Nom :  Andrea                 L'âge: 17 yrs. oldLGMD1B - Andrea

Pays: Norway

LGMD Sous-type: LGMD 1B / Laminopathy

À quel âge avez-vous été diagnostiqué ?:

I was about 6 months old when they discovered that something was wrong, but it wasn’t until I was about 2 years old that they decided it was muscle dystrophy. I have probably had the disease my whole life. I was 7 years old when I got the diagnosis LGMD 1B.

Quels ont été vos premiers symptômes ?:

I couldn’t hold my head up when I started sitting on my own.

Avez-vous d'autres membres de votre famille atteints de LGMD ?

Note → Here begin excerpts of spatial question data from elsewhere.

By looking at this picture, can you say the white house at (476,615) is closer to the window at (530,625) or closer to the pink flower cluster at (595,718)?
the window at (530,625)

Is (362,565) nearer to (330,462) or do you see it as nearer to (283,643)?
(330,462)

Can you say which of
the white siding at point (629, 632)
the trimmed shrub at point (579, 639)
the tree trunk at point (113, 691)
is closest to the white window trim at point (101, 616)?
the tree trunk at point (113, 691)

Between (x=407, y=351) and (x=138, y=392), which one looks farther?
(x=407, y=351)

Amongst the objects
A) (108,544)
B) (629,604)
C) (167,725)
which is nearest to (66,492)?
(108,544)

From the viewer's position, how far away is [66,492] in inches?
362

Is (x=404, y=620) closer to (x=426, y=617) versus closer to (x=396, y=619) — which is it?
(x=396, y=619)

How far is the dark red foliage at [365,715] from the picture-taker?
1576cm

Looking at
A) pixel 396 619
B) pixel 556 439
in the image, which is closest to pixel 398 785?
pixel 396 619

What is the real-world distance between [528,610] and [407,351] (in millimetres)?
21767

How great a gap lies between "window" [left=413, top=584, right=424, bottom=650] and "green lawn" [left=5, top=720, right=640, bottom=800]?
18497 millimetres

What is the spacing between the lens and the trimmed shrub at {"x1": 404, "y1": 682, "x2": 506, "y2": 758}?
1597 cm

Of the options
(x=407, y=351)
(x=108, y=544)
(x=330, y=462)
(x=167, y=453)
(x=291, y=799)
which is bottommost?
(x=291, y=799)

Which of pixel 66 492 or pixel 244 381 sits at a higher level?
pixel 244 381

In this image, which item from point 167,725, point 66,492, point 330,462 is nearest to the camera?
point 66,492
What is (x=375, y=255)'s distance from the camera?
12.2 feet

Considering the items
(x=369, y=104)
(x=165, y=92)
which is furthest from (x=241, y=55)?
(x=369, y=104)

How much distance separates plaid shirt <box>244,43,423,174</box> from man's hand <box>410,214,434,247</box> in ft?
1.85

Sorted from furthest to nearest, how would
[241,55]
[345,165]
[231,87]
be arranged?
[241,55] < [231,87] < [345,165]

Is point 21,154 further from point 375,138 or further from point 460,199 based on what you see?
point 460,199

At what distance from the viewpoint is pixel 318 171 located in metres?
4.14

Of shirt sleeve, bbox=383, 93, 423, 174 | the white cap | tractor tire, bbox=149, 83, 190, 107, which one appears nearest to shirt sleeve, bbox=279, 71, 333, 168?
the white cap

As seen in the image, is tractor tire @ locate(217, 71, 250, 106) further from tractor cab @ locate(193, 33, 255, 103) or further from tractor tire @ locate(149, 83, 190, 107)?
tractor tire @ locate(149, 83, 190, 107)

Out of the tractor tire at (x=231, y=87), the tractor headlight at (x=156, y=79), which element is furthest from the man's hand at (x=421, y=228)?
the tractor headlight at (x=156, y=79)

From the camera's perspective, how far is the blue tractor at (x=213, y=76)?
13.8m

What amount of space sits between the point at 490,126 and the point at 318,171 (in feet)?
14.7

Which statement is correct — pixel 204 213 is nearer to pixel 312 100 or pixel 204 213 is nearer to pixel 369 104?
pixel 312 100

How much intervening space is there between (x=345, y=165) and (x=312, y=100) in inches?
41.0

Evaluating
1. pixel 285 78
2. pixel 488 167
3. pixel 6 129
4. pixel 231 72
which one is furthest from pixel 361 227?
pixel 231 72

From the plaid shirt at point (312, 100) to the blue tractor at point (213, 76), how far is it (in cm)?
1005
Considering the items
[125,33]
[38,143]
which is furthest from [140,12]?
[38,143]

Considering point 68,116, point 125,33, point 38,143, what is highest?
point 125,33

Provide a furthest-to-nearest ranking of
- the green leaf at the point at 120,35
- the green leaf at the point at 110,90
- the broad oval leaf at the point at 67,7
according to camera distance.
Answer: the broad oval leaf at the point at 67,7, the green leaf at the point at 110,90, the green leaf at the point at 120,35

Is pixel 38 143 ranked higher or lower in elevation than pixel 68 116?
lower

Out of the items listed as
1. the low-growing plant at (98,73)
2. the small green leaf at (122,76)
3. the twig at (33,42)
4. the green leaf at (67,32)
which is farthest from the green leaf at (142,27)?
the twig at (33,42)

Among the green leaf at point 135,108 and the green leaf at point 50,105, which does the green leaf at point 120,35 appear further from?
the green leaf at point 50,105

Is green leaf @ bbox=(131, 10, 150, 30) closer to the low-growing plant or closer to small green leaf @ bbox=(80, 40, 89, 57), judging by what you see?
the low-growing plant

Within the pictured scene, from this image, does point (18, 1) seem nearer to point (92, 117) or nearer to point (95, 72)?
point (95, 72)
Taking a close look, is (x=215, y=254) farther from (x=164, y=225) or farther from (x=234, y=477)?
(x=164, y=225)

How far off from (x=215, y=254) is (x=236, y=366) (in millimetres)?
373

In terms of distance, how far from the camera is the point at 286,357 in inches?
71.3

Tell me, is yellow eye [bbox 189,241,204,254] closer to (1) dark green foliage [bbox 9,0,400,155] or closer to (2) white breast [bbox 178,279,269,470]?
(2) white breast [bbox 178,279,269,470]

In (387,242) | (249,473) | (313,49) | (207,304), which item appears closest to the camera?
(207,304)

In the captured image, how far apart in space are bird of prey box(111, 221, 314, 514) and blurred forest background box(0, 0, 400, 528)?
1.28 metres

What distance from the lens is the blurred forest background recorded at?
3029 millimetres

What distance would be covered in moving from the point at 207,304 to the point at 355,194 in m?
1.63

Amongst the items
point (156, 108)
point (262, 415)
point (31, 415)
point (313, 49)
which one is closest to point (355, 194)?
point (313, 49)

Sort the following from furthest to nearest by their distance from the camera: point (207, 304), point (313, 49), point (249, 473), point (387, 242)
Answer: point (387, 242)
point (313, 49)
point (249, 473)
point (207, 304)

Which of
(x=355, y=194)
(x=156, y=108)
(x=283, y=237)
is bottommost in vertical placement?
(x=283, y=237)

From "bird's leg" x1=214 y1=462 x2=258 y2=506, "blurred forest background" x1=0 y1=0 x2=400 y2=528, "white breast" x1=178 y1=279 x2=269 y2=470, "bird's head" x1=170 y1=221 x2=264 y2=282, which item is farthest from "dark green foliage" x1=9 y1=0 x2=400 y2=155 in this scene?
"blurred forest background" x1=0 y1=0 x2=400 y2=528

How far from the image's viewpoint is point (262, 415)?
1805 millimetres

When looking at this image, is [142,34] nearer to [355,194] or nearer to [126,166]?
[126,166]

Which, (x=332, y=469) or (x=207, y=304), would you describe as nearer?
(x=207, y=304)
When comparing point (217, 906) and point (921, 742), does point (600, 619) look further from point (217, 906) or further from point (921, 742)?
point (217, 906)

No, I am the only one with LGMD in my family. Both my parents have been tested and the results showed that I didn’t inherit it, it was from a mutation.

Quels sont, selon vous, les plus grands défis à relever pour vivre avec le LGMD ?:

The greatest challenges are that I can’t do anything on my own. I need help with practically everything, like getting dressed, getting in and out of bed, and picking up stuff.

Quelle est votre plus grande réussite ?:

My greatest accomplishment is my mind. How I have a positive look on everything.

Comment le LGMD vous a-t-il influencé pour que vous deveniez la personne que vous êtes aujourd'hui ?

It has made me appreciate the small pleasures and made me a very positive person.

Que voulez-vous que le monde sache sur le LGMD ?:

I want the world to know that I am not chained to my wheelchair, the wheelchair is the most helpful aid I have. Without it I would be chained, it is my freedom. When some people see me they only see the wheelchair, the noise around me, and not me. The disease only affects my muscles and not my brain, I am a normal 17-year-old girl.

Si votre LGMD pouvait être "guérie" demain, quelle serait la première chose que vous souhaiteriez faire ?:

I would jump, run up and down the stairs, pick up things, do all the normal things I never have been able to do!